Dio è una condizione necessaria dell’esistenza umana a livello psichico. La psiche umana non può fare a meno di un ideale, di uno scopo, di un valore in base a cui vivere, lavorare, progettare, sognare e poi anche morire; e tale ideale, scopo e valore sommo è esattamente ciò che Dio, psichicamente inteso, rappresenta. Non c’è prima Dio (soggetto) e poi l’ideale (predicato); no, prima c’è l’ideale, che è il vero e proprio soggetto e che assume una tale importanza per l’esistenza da rivestire il ruolo assoluto per descrivere il quale la mente umana coniò come predicato il concetto di Dio. In altri termini, non tanto Dio è amore, quanto piuttosto L’amore è Dio, o anche L’amore è un Dio, cioè prima l’ideale e poi il concetto di Dio quale predicato che ne connota l’importanza suprema.
Questa prospettiva, lungi dal ridurre Dio a una mera proiezione psicologica nel senso freudiano di illusione, ne riafferma invece la potenza reale ed efficace nella storia. Dire che l’Amore è Dio significa riconoscere che quando un essere umano ama in modo autentico, disinteressato, oblativo, sta toccando con mano l’assoluto, sta facendo esperienza del divino non come teoria, ma come energia trasformante. Lo stesso vale per la Verità, per la Giustizia, per la Bellezza. Questi non sono attributi di un Dio lontano, ma sono la sostanza stessa di Dio che si fa carne nelle nostre scelte, nelle nostre lotte, nella nostra capacità di dire no al cinismo e alla disperazione. Se io dedico la mia vita alla ricerca della verità scientifica, o alla cura dei malati, o alla creazione artistica, sto servendo Dio, anche se mi definisco ateo. Perché Dio è il nome di quella forza che ci spinge oltre noi stessi, verso una relazione più profonda e armonica con il tutto.
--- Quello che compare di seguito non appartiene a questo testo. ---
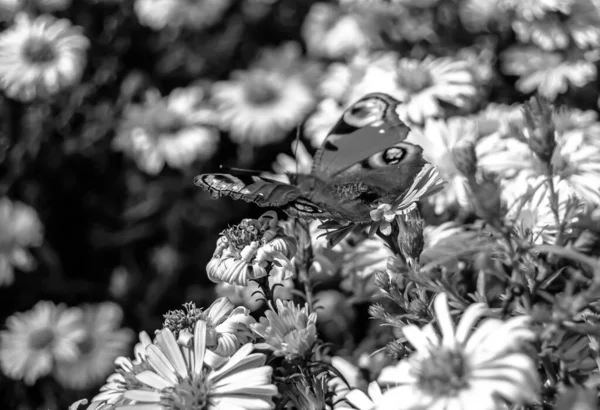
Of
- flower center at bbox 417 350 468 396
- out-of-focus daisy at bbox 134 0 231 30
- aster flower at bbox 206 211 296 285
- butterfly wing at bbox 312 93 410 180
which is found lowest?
out-of-focus daisy at bbox 134 0 231 30

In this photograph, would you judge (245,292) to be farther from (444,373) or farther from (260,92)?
(260,92)

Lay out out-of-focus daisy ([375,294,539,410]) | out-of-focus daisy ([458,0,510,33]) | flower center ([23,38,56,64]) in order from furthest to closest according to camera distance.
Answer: flower center ([23,38,56,64]) → out-of-focus daisy ([458,0,510,33]) → out-of-focus daisy ([375,294,539,410])

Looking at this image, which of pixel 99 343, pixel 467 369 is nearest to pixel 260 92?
pixel 99 343

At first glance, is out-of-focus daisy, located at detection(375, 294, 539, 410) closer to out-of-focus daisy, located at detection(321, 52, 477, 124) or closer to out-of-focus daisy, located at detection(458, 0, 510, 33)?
out-of-focus daisy, located at detection(321, 52, 477, 124)

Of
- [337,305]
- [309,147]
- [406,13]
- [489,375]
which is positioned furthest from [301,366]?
[406,13]

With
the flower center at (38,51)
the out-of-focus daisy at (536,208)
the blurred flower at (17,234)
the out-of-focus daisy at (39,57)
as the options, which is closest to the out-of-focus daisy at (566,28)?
the out-of-focus daisy at (536,208)

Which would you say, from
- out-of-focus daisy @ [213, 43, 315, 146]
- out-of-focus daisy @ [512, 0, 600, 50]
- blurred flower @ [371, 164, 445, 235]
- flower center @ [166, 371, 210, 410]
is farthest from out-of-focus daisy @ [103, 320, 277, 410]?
out-of-focus daisy @ [213, 43, 315, 146]
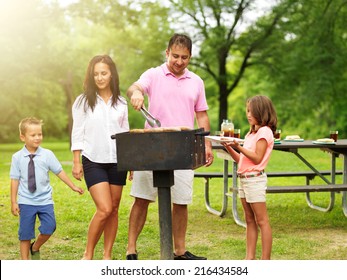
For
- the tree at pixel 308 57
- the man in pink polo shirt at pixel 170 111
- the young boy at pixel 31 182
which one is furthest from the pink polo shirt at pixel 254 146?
the tree at pixel 308 57

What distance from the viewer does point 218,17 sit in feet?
97.8

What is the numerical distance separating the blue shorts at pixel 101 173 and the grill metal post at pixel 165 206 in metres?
0.31

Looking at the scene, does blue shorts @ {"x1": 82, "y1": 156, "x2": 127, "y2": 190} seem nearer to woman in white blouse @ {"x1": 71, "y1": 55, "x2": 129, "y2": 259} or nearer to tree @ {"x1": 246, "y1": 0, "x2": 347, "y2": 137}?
woman in white blouse @ {"x1": 71, "y1": 55, "x2": 129, "y2": 259}

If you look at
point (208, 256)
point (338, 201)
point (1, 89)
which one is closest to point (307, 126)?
point (1, 89)

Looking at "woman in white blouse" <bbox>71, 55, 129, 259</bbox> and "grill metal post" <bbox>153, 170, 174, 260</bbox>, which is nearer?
"grill metal post" <bbox>153, 170, 174, 260</bbox>

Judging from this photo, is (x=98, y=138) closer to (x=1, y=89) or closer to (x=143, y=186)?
(x=143, y=186)

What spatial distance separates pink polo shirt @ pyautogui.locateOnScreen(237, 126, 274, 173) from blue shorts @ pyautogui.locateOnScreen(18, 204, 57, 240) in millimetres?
1572

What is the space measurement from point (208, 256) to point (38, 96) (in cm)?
2782

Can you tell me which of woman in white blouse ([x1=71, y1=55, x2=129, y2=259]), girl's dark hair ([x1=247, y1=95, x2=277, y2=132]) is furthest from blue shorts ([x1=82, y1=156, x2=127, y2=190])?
girl's dark hair ([x1=247, y1=95, x2=277, y2=132])

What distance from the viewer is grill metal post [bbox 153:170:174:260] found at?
4.99 m

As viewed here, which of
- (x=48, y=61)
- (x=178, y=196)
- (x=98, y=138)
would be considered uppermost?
(x=48, y=61)

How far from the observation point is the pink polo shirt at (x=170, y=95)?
553 cm

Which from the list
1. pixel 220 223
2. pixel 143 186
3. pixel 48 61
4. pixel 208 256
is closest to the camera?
pixel 143 186

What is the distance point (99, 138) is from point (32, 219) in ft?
2.80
La liberazione dalla fede intesa come adesione cieca a dogmi incomprensibili diventa così la condizione per una nuova fedeltà: la fedeltà alla vita, alla luce che abita in noi e che chiede di essere liberata. Non si tratta di abolire la religione, ma di purificarla, di riportarla alla sua radice etimologica di re-ligere, raccogliere insieme, unire ciò che è disperso. E ciò che unisce non è la dottrina, che spesso divide, ma l’ideale comune di una vita buona, giusta e gioiosa. La gioia, appunto, non come allegria superficiale, ma come risonanza profonda con il senso dell’essere, è il segno infallibile della presenza di questo Dio-ideale. Quando sentiamo che la nostra vita ha una direzione, che il nostro agire contribuisce, anche in minima parte, all’armonia del mondo, allora siamo nella gioia, allora siamo in Dio. Questa è la scommessa spirituale del nostro tempo: smettere di cercare Dio nei cieli vuoti e iniziare a riconoscerlo nel fuoco che ci brucia dentro quando amiamo, quando creiamo, quando speriamo contro ogni speranza. È un cammino arduo, perché ci toglie le rassicurazioni infantili di un genitore onnipotente che risolve i problemi al posto nostro, ma ci restituisce la dignità di figli adulti, collaboratori attivi nella continua creazione del mondo.
Inversione Copernicana (Teologica): Il passaggio dal considerare Dio come centro esterno da cui tutto emana (teocentrismo) al considerare l’esperienza umana e i suoi valori supremi come la base per definire il concetto di Dio.
Tensione Verticale: La spinta spirituale e psicologica che porta l’essere umano a trascendere la propria condizione puramente biologica per aspirare a valori assoluti e significati universali.
Re-ligere: Una delle etimologie della parola religione (dal latino religere, raccogliere o riconsiderare), intesa qui come l’atto di unire e dare coerenza ai frammenti dell’esistenza umana attorno a un ideale comune.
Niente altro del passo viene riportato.